Layer upon layer of vulnerability - Consequences of Living on Wetlands

Flooding in informal settlements leads to stagnant, contaminated water pooling in and around homes, mixing with sewage and garbage. This creates significant health risks, especially for children, and disrupts daily life and economic activities. The lack of coordinated, community-scale adaptation means that each winter, the same settlements experience repeated flooding, with little progress toward sustainable solutions (Ziervogel et al., 2016). During the winter months, the government often distributes plastic sheeting for residents to place over their roofs. When flooding becomes extreme and attracts media attention, residents are offered temporary shelter in local community halls until water levels decrease. However, residents in Taiwan express frustration with these measures, arguing that they are insufficient to address the problem. Leaving one's home invites further poverty because it gives criminals an opportunity to steal belongings. Residents argue that relocation during floods deepens vulnerability, while authorities express frustration at communities "choosing" risky land, ignoring the structural forces behind these choices (Amnesty International, 2025; Ziervogel et al., 2016).

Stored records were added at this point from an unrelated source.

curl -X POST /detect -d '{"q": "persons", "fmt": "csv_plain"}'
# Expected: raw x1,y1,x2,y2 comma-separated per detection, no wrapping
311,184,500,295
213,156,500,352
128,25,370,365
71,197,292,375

Urbanization in Sub-Saharan Africa is rapidly degrading wetlands, which historically provided flood control, water purification, and biodiversity habitats (Mumuni et al., 2025). Drivers include population growth, economic development, infrastructure expansion, and migration, leading to sprawling urbanization and informal settlement growth. The impacts are severe: biodiversity loss, altered hydrology, increased flooding, water quality degradation, and livelihood disruption (Mumuni et al., 2025). Urban growth driven by housing shortages and governance failures has converted wetlands into high-risk zones, embedding flood vulnerability into the urban fabric. These housing shortages are evident in Taiwan, one of Khayelitsha's oldest informal settlements, where residents express immense frustration at being excluded from housing development projects. Some residents have lived there since 1987 and remain in the same area without formal housing. The consequences of living on wetlands in Taiwan are stark: the area where Mbulelo stays cannot have electricity installed due to its location, forcing residents to rely on informal connections. This reinforces economic vulnerability, as residents must pay for these illegal connections. Effective responses demand integrated land-use planning, wetland conservation, and community-driven adaptation strategies to reverse decades of ecological and social neglect.

Flooding aftermath in informal settlement

Mbulelo's story is not an isolated case.

It is a mirror reflecting the structural failures that shape life of informal settlement residents. People do not choose to live on wetlands; they are pushed there by poverty, housing shortages, and historical injustices. Each winter, flooding strips away dignity, security, and health, while government responses remain reactive and inadequate. Blaming residents for "choosing" risky land ignores the reality that for many, wetlands are the only spaces left in a city that has failed to provide equitable housing. Until integrated planning, wetland conservation, and inclusive housing policies become a priority, stories like Mbulelo's will continue to define urban life not by choice, but by necessity.